Hendrick Hamel

Hendrick Hamel is in 1630 in Gorinchem geboren. Op 17 november 1650 verliet hij Nederland aan boord van het jacht Vogelstruis als bosschieter. Op 4 juli 1651 kwam hij aan in Batavia. Verder is er betrekkelijk weinig bekend over Hendrick Hamel. Hij is beroemd geworden dankzij het rapport, het "Journael" dat hij voor de Gouverneur-Generaal en de Heren XVII heeft geschreven naar aanleiding van de opmerkelijke belevenissen van de schipbreukelingen van de Sperwer, in 1653 gestrand op een eilandje voor Korea.
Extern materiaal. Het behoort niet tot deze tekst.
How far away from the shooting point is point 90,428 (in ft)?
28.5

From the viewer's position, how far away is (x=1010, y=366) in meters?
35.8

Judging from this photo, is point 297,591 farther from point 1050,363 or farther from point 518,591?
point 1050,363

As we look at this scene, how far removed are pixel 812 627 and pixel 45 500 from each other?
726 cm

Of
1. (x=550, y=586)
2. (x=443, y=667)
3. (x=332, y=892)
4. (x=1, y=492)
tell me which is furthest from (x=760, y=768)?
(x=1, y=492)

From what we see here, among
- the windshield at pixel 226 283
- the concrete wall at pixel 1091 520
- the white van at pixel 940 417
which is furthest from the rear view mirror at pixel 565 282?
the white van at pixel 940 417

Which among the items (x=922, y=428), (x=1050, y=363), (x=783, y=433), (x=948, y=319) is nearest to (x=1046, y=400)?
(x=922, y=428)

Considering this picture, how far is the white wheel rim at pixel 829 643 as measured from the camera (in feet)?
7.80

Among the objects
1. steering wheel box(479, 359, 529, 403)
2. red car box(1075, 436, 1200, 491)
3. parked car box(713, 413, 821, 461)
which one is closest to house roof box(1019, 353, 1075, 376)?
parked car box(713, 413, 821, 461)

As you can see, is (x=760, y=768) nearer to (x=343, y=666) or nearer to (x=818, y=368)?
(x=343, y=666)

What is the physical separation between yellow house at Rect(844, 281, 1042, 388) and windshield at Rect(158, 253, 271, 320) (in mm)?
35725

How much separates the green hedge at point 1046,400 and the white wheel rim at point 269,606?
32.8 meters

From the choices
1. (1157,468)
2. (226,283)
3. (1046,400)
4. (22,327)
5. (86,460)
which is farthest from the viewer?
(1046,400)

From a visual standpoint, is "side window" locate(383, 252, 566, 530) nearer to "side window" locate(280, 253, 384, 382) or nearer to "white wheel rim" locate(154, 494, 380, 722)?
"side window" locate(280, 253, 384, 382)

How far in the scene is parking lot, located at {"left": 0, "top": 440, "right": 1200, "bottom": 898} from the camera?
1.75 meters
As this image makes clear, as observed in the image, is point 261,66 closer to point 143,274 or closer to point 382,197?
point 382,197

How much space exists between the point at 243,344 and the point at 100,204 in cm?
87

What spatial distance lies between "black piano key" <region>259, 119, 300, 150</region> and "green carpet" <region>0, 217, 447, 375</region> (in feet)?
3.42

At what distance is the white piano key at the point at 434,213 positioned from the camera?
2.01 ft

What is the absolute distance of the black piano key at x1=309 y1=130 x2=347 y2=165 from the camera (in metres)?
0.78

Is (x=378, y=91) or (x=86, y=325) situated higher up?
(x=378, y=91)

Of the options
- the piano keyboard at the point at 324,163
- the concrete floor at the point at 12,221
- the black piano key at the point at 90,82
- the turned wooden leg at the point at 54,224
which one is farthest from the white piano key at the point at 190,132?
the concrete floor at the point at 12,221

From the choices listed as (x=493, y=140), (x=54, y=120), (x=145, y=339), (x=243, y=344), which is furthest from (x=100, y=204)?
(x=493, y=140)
Het Journael is bewaard gebleven en ligt in het Nationaal Archief in Den Haag. De kopie die voor het archief in Batavia is gemaakt, is verloren gegaan.

Op 18 juni 1653 vertrok Hamel als boekhouder aan boord van het jacht Sperwer van Batavia naar Formosa (Taiwan). Aan boord was Cornelis Caesar die de gouverneur van Formosa zou aflossen. Ook wachtten ze nog geruime tijd op soldaten, maar die kwamen niet. Met enig oponthoud hierdoor bereikte het schip zonder problemen op 16 juli 1653 Formosa. Na de nieuwe gouverneur van Formosa afgeleverd te hebben, zette de Sperwer koers richting Nagasaki in Japan. Hevige storm drijft hen echter in de richting van China. Ze zagen mannen op het strand lopen maar omdat ze meenden dat schipbreukelingen voor de lading werden vermoord, gingen ze niet aan land. Gelukkig slaagden ze er in van de Chinese kust af te komen. In de dagenlang durende storm liepen ze op 16 augustus 1653 op de onder water gelegen rotsen aan de zuidkust van het Koreaanse eiland Cheju, door Hamel Quelpaerts Eiland genoemd. Van de 64 man die aan boord waren overleefden 36 de schipbreuk.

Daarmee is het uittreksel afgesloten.